手に載せている鉄片には、その材質によりひんやりと感じたり、ずしっと感じたりするのであり、それらの全体として、一つの塊としての個体と把握されている。その個体に対して、感性が知覚しているのは、個体の属性と言う側面であると言う理屈を立てないと、感性が知覚しているそれぞれの内容が、属性であり、個体は、その属性の集合体であると言う方向に向かわないのです。玉葱のイメージを作り、感性が知覚するモノは、諸属性であり、その諸属性は、玉葱の一枚一枚の皮であり、一枚一枚と剥がしていくと、玉葱自体が無くなる様に、その諸属性だけの集まりが、個体としての鉄片であると言う事なのです。その様な属性と言う理屈に支えられ、天秤の上の鉄片もコーヒー一袋も、属性としての<重さ>と数量化で、水平や傾きと言う形態に現れるのです。そこで、<重さ>は、各物質にある属性として知覚されるのだか、数量化が何処から導きだされるのかと言う事なのです。それが天秤の右側の鉄片が、重さの実体化として、左側一袋のコーヒー豆の<重さ>を表す道具となるのです。この鉄片一片の<重さ>を、言葉として表したモノが、1グラムとか1匁、1ポンドと言う言葉なのです。
一袋のコーヒー豆の<重さ>も、鉄片一片の<重さ>も、1キログラムであると言う言い方は、両者が天秤の左右に載る存在で有れば、鉄片が重さの実体化されたモノとして、重さそのものであるのに対して、コーヒー豆の方は、その属性が捉えられているのです。1キログラムと言う表示が、鉄片自体の数量分を言葉に表しているのであり、その鉄片に関係する事で、はじめてコーヒー豆の重さも、言葉で表示されることができているのです。
鉄片の重さとは、鉄片を手の平に載せている時に、その鉄片についての手が感じているモノであり、その感じているモノが、鉄片に内在するものとして、属性として規定されているのです。つまり、認知の対象としては、<重さ>は、鉄片と言う個体の属性と言う規定にならざるを得ないのです。しかし天秤は、単にモノにある属性であり、手により知覚されるモノとしての<重さ>が支点になって、左右に載せられたコーヒー豆と鉄片が関係するのであるが、しかしこの関係思考は、あくまでも両者が<重さ>を共通にして関係していると言う事であり、それがわざわざ天秤の上に載せられると言う事が、問題にされていないのです。人間の身体の両手は、天秤の左右の働きににているが、ただ感性は、<重さ>を感知するだけであり、右側の鉄片が、重さそのものとなるのは、<重さ>の数量化されたモノとしての鉄片自体が、数量の基準になり、その鉄片の2個分とか5個分として、コーヒーの<重さ>が、鉄片の姿として表されるのです。天秤の上に載るのは、両者に<重さ>と言う言葉に表される知覚されるモノがあるからだが、それでは、ただ載せられると言う所で終わってしまうものです。載せられたモノが水平状態とか傾きと言う形態を考慮にいれれば、重さを数量化した所で考えなければならないのです。確かに両手に載せれば、左右のモノの重さは、載せられているモノの個体のあり方により、左が重かったり、右が重かったりしているのだ、それだけでは、数量化には行き着かないのです。

→ 提供資料:

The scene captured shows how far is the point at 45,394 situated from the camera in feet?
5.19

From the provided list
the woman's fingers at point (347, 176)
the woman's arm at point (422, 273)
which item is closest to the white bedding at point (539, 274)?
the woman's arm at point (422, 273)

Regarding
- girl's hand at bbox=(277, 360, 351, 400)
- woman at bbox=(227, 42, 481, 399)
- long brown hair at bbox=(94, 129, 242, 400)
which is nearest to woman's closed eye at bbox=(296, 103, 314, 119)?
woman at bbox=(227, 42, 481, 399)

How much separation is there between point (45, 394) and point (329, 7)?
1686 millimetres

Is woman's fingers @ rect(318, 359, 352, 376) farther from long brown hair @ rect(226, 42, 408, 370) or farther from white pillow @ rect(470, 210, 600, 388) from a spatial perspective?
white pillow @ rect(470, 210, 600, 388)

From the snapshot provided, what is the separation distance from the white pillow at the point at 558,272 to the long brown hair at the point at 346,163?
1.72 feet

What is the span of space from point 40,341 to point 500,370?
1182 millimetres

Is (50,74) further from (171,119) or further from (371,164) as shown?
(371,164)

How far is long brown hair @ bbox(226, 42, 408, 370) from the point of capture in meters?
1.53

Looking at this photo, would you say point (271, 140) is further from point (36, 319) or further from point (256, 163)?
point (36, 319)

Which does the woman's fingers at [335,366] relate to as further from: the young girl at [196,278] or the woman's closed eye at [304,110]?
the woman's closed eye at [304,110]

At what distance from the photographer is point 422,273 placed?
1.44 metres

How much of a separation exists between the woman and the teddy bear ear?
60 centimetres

→ 作業内容:
1 > 抜粋に出てくる重さの単位を、一つ残らず挙げよ。
2 > 重さと天秤を論じた抜粋を、その最後の文の後から書き継げ。

→ 最終回答:
1 > グラム、匁、ポンド、キログラム

2 >
コトバの単純な原理を解明するためには、分析する対象を決めておかなければ、ならない。その分析の対象を決めるモノとして、コトバが何より意味を伝達する為の手段ですから、意味の伝達とは基本的に無関係な要素を取り除く事が必要である。ただし伝達される意味とは何かと言う事が明確に分かっていなければ、どの要素が意味と無関係なのかを決める事は出来ません。ソシュールは、その意味の確定に、任意の話し手と聞き手にとって「同じ」だと判断される単語の内容の事を、概念すなわち意味だと考えていたようです。
単語の意味:私達を取り巻く世界を構成する事物(様々のモノや事柄)を何らかの基準で切り分けた結果の部分。例−−「ネコ」と言う単語は、現実の世界や私達が想像出来る世界に存在する無数の事物の一部であるモノを意味している。そしてこの単語が意味する事が出来るモノは、一つ(一匹)だけでなく、ネコであればどれでも構いません。つまり、「ネコ」と言う単語が意味するのは、世界を構成する事物全体の一部だと言う事です。
「神」と言う単語は、現実の世界や私達が想像出来る世界に存在する無数の事物の一部であるモノを意味している。そしてこの単語が意味する事が出来るモノは、一つ(一匹)だけでなく、カミであればどれでも構いません。つまり、「カミ」と言う単語が意味するのは、世界を構成する事物全体の一部だと言う事です。と言う説明に対して、ネコにはその説明ができるが、神にはどうもおかしな説明になると言う事です。神は多神教では世界の中にあるが、一神教では、この世界を超越していると言う事です。神と世界を包み込むモノを想像する以外にはないのです。
「ネコ」と言う単語がネコであるモノの集合を表すとします。この時、その集合の性質を知っていれば、有るモノを見てそれがネコなのか、それともそうでないのかを正しく判断する事が出来ます。事物の集合の性質だと見なす事で、捉え所がなさそうに見える抽象的なモノを、もっと具体的に実感出来る様になる利点があります。この性質を単語の意味であると言う支点から、コトバの意味を説明する立場をとる。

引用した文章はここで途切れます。